* WHAT TO WORK ON *
Reproduce the podcast episode page below word for word, from the opening quotation through the end of the transcript.

* SUPPLIED PASSAGE *
===============

“The value is created in the friction, in the engagement between humans and AI—the pushing back by the humans, the pushing back by the machines.”
–Ross Dawson
About Ross Dawson
Ross Dawson is a futurist, keynote speaker, strategy advisor, author, and host of Amplifying Cognition podcast. He is Chairman of the Advanced Human Technologies group of companies and Founder of Humans + AI startup Informivity. He has delivered keynote speeches and strategy workshops in 33 countries and is the bestselling author of 5 books, most recently Thriving on Overload.
What you will learn
- The dangers of aiming for a frictionless experience between humans and AI
- Why meaningful engagement—rather than passive approval—between humans and AI is crucial for cognitive augmentation
- How human judgment and reasoning differ, and where AI excels versus where humans add irreplaceable value
- The four key pitfalls of the traditional ‘human in the loop’ approach to decision-making with AI
- Why too much delegation to AI can erode human vigilance, judgment, and accountability
- The importance of adversarial, not just assistive, collaboration with AI for complex, high-stakes tasks
- How ‘living strategy’—AI-augmented, continuously updated organizational strategy—addresses the limitations of static strategic planning
- The role of AI in surfacing diverse perspectives, supporting dialogue, and enabling truly adaptive decision-making
Episode Resources
Transcript
Ross Dawson: I love speaking to the wonderful guests I have on my podcast. I always learn an enormous amount, but in this episode, I’ll share a little bit of an update for myself and delve into a few interesting things I’ve been seeing and doing lately, including some of the most interesting research papers I’ve seen on humans plus AI lately, looking at human in the loop and the ways in which we should be thinking about that, and AI and strategy.
So, just a quick scan of what’s going on in humans plus AI. I’ve been traveling quite a bit, doing a lot of keynotes as much as possible on humans plus AI, and the resonance around the theme is really rising very rapidly. In fact, somebody recently mentioned that humans plus AI was a cliché, or just overworn at the moment. Since I first started using the phrase three and a half years ago, I think it’s wonderful that now it is gaining a lot of currency. People are talking about it, framing that. Yes, some phrases outlive their usefulness, but I think I’ll stick with humans plus AI for the foreseeable future.

===============

Spatial questions tied to pictures
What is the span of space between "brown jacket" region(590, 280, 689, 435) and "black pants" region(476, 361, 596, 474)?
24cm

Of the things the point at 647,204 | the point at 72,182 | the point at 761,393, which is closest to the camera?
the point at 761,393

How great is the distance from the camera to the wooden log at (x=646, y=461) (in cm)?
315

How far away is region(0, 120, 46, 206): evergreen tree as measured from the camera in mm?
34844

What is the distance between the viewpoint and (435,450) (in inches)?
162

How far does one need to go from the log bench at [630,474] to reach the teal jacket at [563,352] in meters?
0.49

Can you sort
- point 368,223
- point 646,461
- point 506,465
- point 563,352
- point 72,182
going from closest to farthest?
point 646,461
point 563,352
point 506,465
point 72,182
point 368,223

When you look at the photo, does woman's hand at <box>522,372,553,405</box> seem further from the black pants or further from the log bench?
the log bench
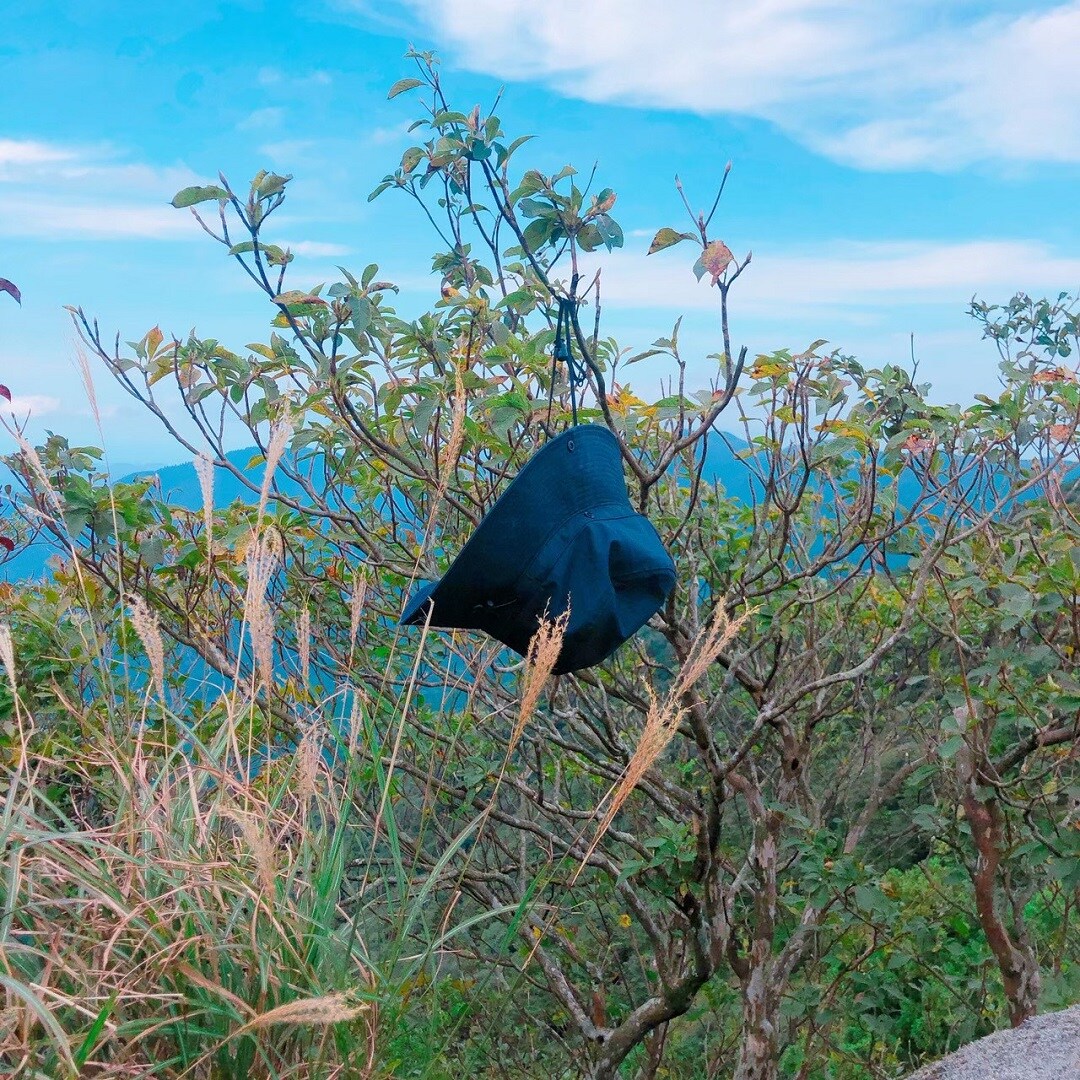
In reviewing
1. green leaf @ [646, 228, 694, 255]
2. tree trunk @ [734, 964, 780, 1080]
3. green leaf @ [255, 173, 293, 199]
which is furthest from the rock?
green leaf @ [255, 173, 293, 199]

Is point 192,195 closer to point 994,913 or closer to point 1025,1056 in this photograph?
point 1025,1056

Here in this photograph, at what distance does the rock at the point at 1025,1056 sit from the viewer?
6.15ft

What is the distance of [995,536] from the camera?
3.24 m

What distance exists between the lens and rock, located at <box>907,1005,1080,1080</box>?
1873mm

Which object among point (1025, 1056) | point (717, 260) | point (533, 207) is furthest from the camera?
point (533, 207)

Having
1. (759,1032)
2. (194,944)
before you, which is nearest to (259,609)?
(194,944)

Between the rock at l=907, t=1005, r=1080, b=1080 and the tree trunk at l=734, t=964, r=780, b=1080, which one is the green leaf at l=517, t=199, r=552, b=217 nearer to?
the rock at l=907, t=1005, r=1080, b=1080

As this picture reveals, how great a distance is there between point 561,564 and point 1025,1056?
1274 millimetres

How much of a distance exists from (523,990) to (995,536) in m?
2.56

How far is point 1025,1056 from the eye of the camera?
1956 mm

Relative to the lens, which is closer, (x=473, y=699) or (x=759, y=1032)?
(x=473, y=699)

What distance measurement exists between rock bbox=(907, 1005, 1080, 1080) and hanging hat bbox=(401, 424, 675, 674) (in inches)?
41.7

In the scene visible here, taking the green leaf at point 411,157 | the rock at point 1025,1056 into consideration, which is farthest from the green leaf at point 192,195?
the rock at point 1025,1056

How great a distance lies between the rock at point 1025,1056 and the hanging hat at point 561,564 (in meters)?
1.06
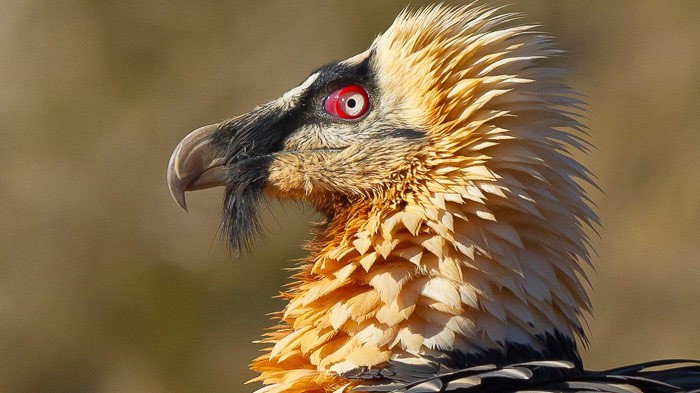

===============

* SOLUTION FOR THIS TASK *
“The value is created in the friction, in the engagement between humans and AI—the pushing back by the humans, the pushing back by the machines.”
–Ross Dawson
About Ross Dawson
Ross Dawson is a futurist, keynote speaker, strategy advisor, author, and host of Amplifying Cognition podcast. He is Chairman of the Advanced Human Technologies group of companies and Founder of Humans + AI startup Informivity. He has delivered keynote speeches and strategy workshops in 33 countries and is the bestselling author of 5 books, most recently Thriving on Overload.
What you will learn
- The dangers of aiming for a frictionless experience between humans and AI
- Why meaningful engagement—rather than passive approval—between humans and AI is crucial for cognitive augmentation
- How human judgment and reasoning differ, and where AI excels versus where humans add irreplaceable value
- The four key pitfalls of the traditional ‘human in the loop’ approach to decision-making with AI
- Why too much delegation to AI can erode human vigilance, judgment, and accountability
- The importance of adversarial, not just assistive, collaboration with AI for complex, high-stakes tasks
- How ‘living strategy’—AI-augmented, continuously updated organizational strategy—addresses the limitations of static strategic planning
- The role of AI in surfacing diverse perspectives, supporting dialogue, and enabling truly adaptive decision-making
Episode Resources
Transcript
Ross Dawson: I love speaking to the wonderful guests I have on my podcast. I always learn an enormous amount, but in this episode, I’ll share a little bit of an update for myself and delve into a few interesting things I’ve been seeing and doing lately, including some of the most interesting research papers I’ve seen on humans plus AI lately, looking at human in the loop and the ways in which we should be thinking about that, and AI and strategy.
So, just a quick scan of what’s going on in humans plus AI. I’ve been traveling quite a bit, doing a lot of keynotes as much as possible on humans plus AI, and the resonance around the theme is really rising very rapidly. In fact, somebody recently mentioned that humans plus AI was a cliché, or just overworn at the moment. Since I first started using the phrase three and a half years ago, I think it’s wonderful that now it is gaining a lot of currency. People are talking about it, framing that. Yes, some phrases outlive their usefulness, but I think I’ll stick with humans plus AI for the foreseeable future.